Beyond (mandatory) Work: Why Retire Early?

Can you see it?

The idea of being able to claim retirement in your 30s or 40s was a game changer.

 

Early Retirement. I think of it as the point in your life when you can afford not to work anymore. Not work for money, that is. The point when you can truly pursue your dreams and interests without the fear of not having enough money holding you back.

 

Now you don’t have to work for money but that doesn’t mean that you’ll stop working forever. If you love your work then continue working! It just means that when you reach this point, you won’t have to worry about getting enough work hours to meet your monthly expenses, or having job security, or making sure you have enough PTO for your next vacation, or the dread of approaching Mondays.

 

When you reach this point, money becomes a non-factor. The only thing now that drives you to work is your love for doing that thing. A shift happens: It’s not you who needs the job anymore; it’s the job that needs you. You get to work on your own terms, your own time. You get to be “The Boss” even if you’re really not.

 

But more so, I think there is an underrated superpower underneath all this pursuit for early retirement. There is a change that happens when you undertake this path, a shift in driving force. It happened to me. And I’m not the only one. You can see this in the Early Retirement community. But it’s not unique to them either. You start out driven by this force to earn a lot, save up, and be wealthy and successful. But once you reach early retirement, a shift in gear becomes possible. Your driving force now will not be the money you need because you’ve already met that, and figured you don’t really need a lot.

 

The driving force now becomes that act of doing something purely for the joy of your soul, and hopefully, for helping bring about positive change. This shift in driving force is highly probable and more easily attainable once you reach early retirement.

 

However, I think it is also possible to experience this along the way. So far, I’ve come to realize that maybe the true power actually lies in the pursuit of early retirement, or financial independence, and not at the end when you reach the finish line.

 

A big bonus for reaching retirement early is this: time.

 

The good thing about experiences as being teachers is that it doesn’t need to be your own for you to learn from them.

 

Take the experience of the person behind the blog Mr. Money Mustache. He’s a 30-something retiree that writes about how they did it. How he and his wife managed to save up for their early retirement. They retired at age 30 just before their kid was born. And were able to stay at home and be with their kid as he grew up; they were there with him all day, all week, all year. Imagine that.

 

Time. And Time with your loved ones. Isn’t that something worth striving for, worth working towards? This is just one of the big upsides of achieving Financial Independence at a relatively young age.

 

Vicki Robin, one of the most dedicated advocates of financial independence, and Joe Dominguez – who by the way retired at the age of 31 in 1969 with about $70,000, and never had to accept money for his work thereafter – have been challenging people to rethink the way they view their relationship with money, since the late 1960s. Urging people to trade prospects of more money, in exchange for more time. Time for things that are truly important. Their 1992 book Your Money or Your Life” contains their practical approach, and is probably one of the most insightful books out there categorized in personal finance.

 

This passage is taken from “On the Shortness of Life” from the Roman philosopher, Seneca. On extracting yourself from the busyness of work, he writes:

 

“take some of your own time for yourself too. I am not inviting you to idle or purposeless sloth, or to drown all your natural energy in sleep and the pleasures that are dear to the masses. That is not to have repose. When you are retired and enjoying peace of mind, you will find to keep you busy more important activities than all those you have performed so energetically up to now.

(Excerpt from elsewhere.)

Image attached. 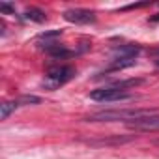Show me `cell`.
<instances>
[{"instance_id":"obj_1","label":"cell","mask_w":159,"mask_h":159,"mask_svg":"<svg viewBox=\"0 0 159 159\" xmlns=\"http://www.w3.org/2000/svg\"><path fill=\"white\" fill-rule=\"evenodd\" d=\"M152 116H159V111L152 109H124V111H101L84 118V122H139Z\"/></svg>"},{"instance_id":"obj_2","label":"cell","mask_w":159,"mask_h":159,"mask_svg":"<svg viewBox=\"0 0 159 159\" xmlns=\"http://www.w3.org/2000/svg\"><path fill=\"white\" fill-rule=\"evenodd\" d=\"M73 77H75V69L71 66H54L47 71L41 84L45 90H56V88L64 86L67 81H71Z\"/></svg>"},{"instance_id":"obj_3","label":"cell","mask_w":159,"mask_h":159,"mask_svg":"<svg viewBox=\"0 0 159 159\" xmlns=\"http://www.w3.org/2000/svg\"><path fill=\"white\" fill-rule=\"evenodd\" d=\"M133 96L125 90H118V88H112V86H103V88H98L94 92H90V99L94 101H99V103H105V101H120V99H131Z\"/></svg>"},{"instance_id":"obj_4","label":"cell","mask_w":159,"mask_h":159,"mask_svg":"<svg viewBox=\"0 0 159 159\" xmlns=\"http://www.w3.org/2000/svg\"><path fill=\"white\" fill-rule=\"evenodd\" d=\"M64 19L67 23H75V25H90L96 21V13L92 10H84V8H71L64 11Z\"/></svg>"},{"instance_id":"obj_5","label":"cell","mask_w":159,"mask_h":159,"mask_svg":"<svg viewBox=\"0 0 159 159\" xmlns=\"http://www.w3.org/2000/svg\"><path fill=\"white\" fill-rule=\"evenodd\" d=\"M60 36H62V30H51V32H43V34H39V36H38V39H36V45H38V47H41V49H45V51L49 52L51 49H54V47H58V45H60V43H58Z\"/></svg>"},{"instance_id":"obj_6","label":"cell","mask_w":159,"mask_h":159,"mask_svg":"<svg viewBox=\"0 0 159 159\" xmlns=\"http://www.w3.org/2000/svg\"><path fill=\"white\" fill-rule=\"evenodd\" d=\"M127 125L137 129V131H159V116L139 120V122H133V124H127Z\"/></svg>"},{"instance_id":"obj_7","label":"cell","mask_w":159,"mask_h":159,"mask_svg":"<svg viewBox=\"0 0 159 159\" xmlns=\"http://www.w3.org/2000/svg\"><path fill=\"white\" fill-rule=\"evenodd\" d=\"M112 52H114L116 58H137V54L140 52V47L139 45H133V43H127V45L114 47Z\"/></svg>"},{"instance_id":"obj_8","label":"cell","mask_w":159,"mask_h":159,"mask_svg":"<svg viewBox=\"0 0 159 159\" xmlns=\"http://www.w3.org/2000/svg\"><path fill=\"white\" fill-rule=\"evenodd\" d=\"M23 19L32 21V23H43V21H47V15H45V11L39 10V8H28V10L25 11Z\"/></svg>"},{"instance_id":"obj_9","label":"cell","mask_w":159,"mask_h":159,"mask_svg":"<svg viewBox=\"0 0 159 159\" xmlns=\"http://www.w3.org/2000/svg\"><path fill=\"white\" fill-rule=\"evenodd\" d=\"M17 107H21L17 99H13V101H4L2 105H0V118H2V120H8V118H10V114H11V112H15V109H17Z\"/></svg>"},{"instance_id":"obj_10","label":"cell","mask_w":159,"mask_h":159,"mask_svg":"<svg viewBox=\"0 0 159 159\" xmlns=\"http://www.w3.org/2000/svg\"><path fill=\"white\" fill-rule=\"evenodd\" d=\"M135 58H116L112 62V66L109 67V71H118V69H125V67H131L135 66Z\"/></svg>"},{"instance_id":"obj_11","label":"cell","mask_w":159,"mask_h":159,"mask_svg":"<svg viewBox=\"0 0 159 159\" xmlns=\"http://www.w3.org/2000/svg\"><path fill=\"white\" fill-rule=\"evenodd\" d=\"M49 56H52V58H67V56H71V51H67L64 45H58V47H54V49H51L49 51Z\"/></svg>"},{"instance_id":"obj_12","label":"cell","mask_w":159,"mask_h":159,"mask_svg":"<svg viewBox=\"0 0 159 159\" xmlns=\"http://www.w3.org/2000/svg\"><path fill=\"white\" fill-rule=\"evenodd\" d=\"M17 101H19V105H38V103H41V99L36 98V96H21Z\"/></svg>"},{"instance_id":"obj_13","label":"cell","mask_w":159,"mask_h":159,"mask_svg":"<svg viewBox=\"0 0 159 159\" xmlns=\"http://www.w3.org/2000/svg\"><path fill=\"white\" fill-rule=\"evenodd\" d=\"M0 11L6 13V15H13L15 13V8L11 4H8V2H0Z\"/></svg>"},{"instance_id":"obj_14","label":"cell","mask_w":159,"mask_h":159,"mask_svg":"<svg viewBox=\"0 0 159 159\" xmlns=\"http://www.w3.org/2000/svg\"><path fill=\"white\" fill-rule=\"evenodd\" d=\"M152 2H139V4H131V6H125V8H122L124 11H127V10H139V8H144V6H150Z\"/></svg>"},{"instance_id":"obj_15","label":"cell","mask_w":159,"mask_h":159,"mask_svg":"<svg viewBox=\"0 0 159 159\" xmlns=\"http://www.w3.org/2000/svg\"><path fill=\"white\" fill-rule=\"evenodd\" d=\"M150 21H152V23H155V21H159V13H157V15H153V17H150Z\"/></svg>"},{"instance_id":"obj_16","label":"cell","mask_w":159,"mask_h":159,"mask_svg":"<svg viewBox=\"0 0 159 159\" xmlns=\"http://www.w3.org/2000/svg\"><path fill=\"white\" fill-rule=\"evenodd\" d=\"M152 54H153V56H159V47H155V49L152 51Z\"/></svg>"},{"instance_id":"obj_17","label":"cell","mask_w":159,"mask_h":159,"mask_svg":"<svg viewBox=\"0 0 159 159\" xmlns=\"http://www.w3.org/2000/svg\"><path fill=\"white\" fill-rule=\"evenodd\" d=\"M153 62H155V66L159 67V56H155V60H153Z\"/></svg>"},{"instance_id":"obj_18","label":"cell","mask_w":159,"mask_h":159,"mask_svg":"<svg viewBox=\"0 0 159 159\" xmlns=\"http://www.w3.org/2000/svg\"><path fill=\"white\" fill-rule=\"evenodd\" d=\"M155 144H157V146H159V140H155Z\"/></svg>"}]
</instances>
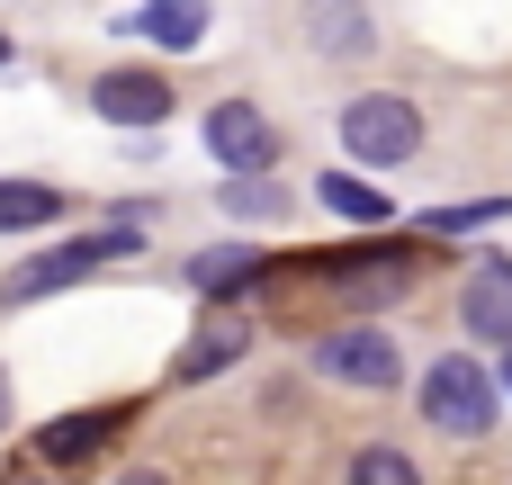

… believe me it is better to understand the balance-sheet of one’s own life than of the corn trade.”

 

And on the consequence of striving for more rather than enough:

 

“So it is inevitable that life will be not just very short but very miserable for those who acquire by great toil what they must keep by greater toil. They achieve what they want laboriously; they possess what they have achieved anxiously; and meanwhile they take no account of the time that will never more return.”

 

I’m sharing all this because I see its value, and I see the overwhelming potential that most of us have of achieving it.

 

I haven’t reached early retirement yet. But I know it can be done as others have done it as well – through ways that are relatively easy to learn, if you’re interested enough. Because at the core of it, it’s really (mostly) just tweaking your mindset and attitude, which requires nothing more than your willingness to do it.

 

If you’re someone who truly loves your work and will continue doing it even without or little in return, then you’re blessed to have been wise. If not, or if you’re somewhere in between where you like your work but deep down feel that there’s still something out there that you would like to do or try out (yeah that’s me), then this might be a great way to make your current work more fruitful and meaningful, as I’m finding out.

 

Let’s think of time as a higher form of currency. If you were given a huge amount of time, what would you spend it on?

 

I can think of so much. But what if you were given only one more year to live? Would you spend the majority of those days working? What would you spend those days on? I think it’s important to think about.

 

Because in the end, as Annie Dillard so wisely and succinctly put it:

“How we spend our days is, of course, how we spend our lives.”